## Exercise details
In the entries below, substitute "viewer" for every "camera" and give all the lines again with nothing else changed. Leave the pictures out of your answer.

Excerpts of spatial question data
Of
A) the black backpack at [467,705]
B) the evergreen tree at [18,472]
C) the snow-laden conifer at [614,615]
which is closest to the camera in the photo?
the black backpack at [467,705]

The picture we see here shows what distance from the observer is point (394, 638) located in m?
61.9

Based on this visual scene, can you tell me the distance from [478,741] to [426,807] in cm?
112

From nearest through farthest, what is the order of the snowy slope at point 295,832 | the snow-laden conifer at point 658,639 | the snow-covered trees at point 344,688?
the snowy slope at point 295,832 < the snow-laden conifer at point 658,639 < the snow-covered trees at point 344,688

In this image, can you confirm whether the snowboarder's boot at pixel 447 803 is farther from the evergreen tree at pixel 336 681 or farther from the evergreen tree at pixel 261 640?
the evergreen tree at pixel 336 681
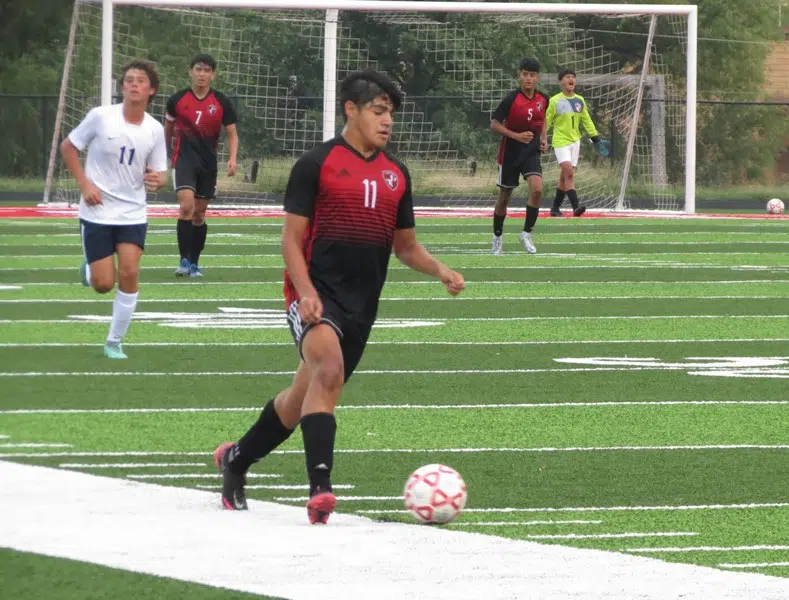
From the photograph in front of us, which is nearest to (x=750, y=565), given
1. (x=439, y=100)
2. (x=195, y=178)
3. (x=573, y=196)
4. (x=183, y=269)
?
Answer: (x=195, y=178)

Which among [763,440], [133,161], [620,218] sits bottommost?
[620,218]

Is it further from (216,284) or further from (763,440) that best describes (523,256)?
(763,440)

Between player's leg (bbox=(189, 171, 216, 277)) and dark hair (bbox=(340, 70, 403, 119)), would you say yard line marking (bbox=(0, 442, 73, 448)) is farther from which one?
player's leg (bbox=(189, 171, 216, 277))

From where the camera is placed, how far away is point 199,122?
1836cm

## Solution to the exercise
Of
A) the black backpack at [467,705]
B) the evergreen tree at [18,472]
C) the snow-laden conifer at [614,615]
which is closest to the viewer in the photo?
the black backpack at [467,705]

The picture we see here shows what distance from the observer is point (394, 638) located in m?
61.9

Based on this visual scene, can you tell me the distance from [478,741] to [426,807] in cm?
112

From nearest through farthest, what is the order of the snowy slope at point 295,832 | the snow-laden conifer at point 658,639 | the snow-covered trees at point 344,688?
the snowy slope at point 295,832 < the snow-laden conifer at point 658,639 < the snow-covered trees at point 344,688

In this image, can you confirm whether the snowboarder's boot at pixel 447 803 is farther from the evergreen tree at pixel 336 681 or farther from the evergreen tree at pixel 261 640?
the evergreen tree at pixel 336 681
From the photograph in front of us, which is nearest to (x=750, y=565), given
1. (x=439, y=100)
2. (x=195, y=178)
3. (x=573, y=196)
4. (x=183, y=269)
?
Answer: (x=195, y=178)

Which among [763,440], [133,161], [620,218] sits bottommost?
[620,218]

Is it further from (216,284) or further from (763,440) that best describes (523,256)?
(763,440)

Between player's leg (bbox=(189, 171, 216, 277)) and dark hair (bbox=(340, 70, 403, 119)), would you say yard line marking (bbox=(0, 442, 73, 448)) is farther from which one?
player's leg (bbox=(189, 171, 216, 277))

From where the viewer is placed, how far away is point 199,122?
1836cm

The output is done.